_Your assignment_
Return every record verbatim.

──────

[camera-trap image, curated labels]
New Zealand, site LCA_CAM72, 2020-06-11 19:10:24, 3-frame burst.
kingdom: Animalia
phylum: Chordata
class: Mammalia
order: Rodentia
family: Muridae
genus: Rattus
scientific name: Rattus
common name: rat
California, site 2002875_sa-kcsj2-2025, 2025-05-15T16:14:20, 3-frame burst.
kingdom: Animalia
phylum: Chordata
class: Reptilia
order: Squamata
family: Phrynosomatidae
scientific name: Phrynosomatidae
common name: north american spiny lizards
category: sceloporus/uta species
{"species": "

──────

_Task output_
[camera-trap image, curated labels]
New Zealand, site LCA_CAM72, 2020-06-11 19:10:24, 3-frame burst.
kingdom: Animalia
phylum: Chordata
class: Mammalia
order: Rodentia
family: Muridae
genus: Rattus
scientific name: Rattus
common name: rat
California, site 2002875_sa-kcsj2-2025, 2025-05-15T16:14:20, 3-frame burst.
kingdom: Animalia
phylum: Chordata
class: Reptilia
order: Squamata
family: Phrynosomatidae
scientific name: Phrynosomatidae
common name: north american spiny lizards
category: sceloporus/uta species
{"species": "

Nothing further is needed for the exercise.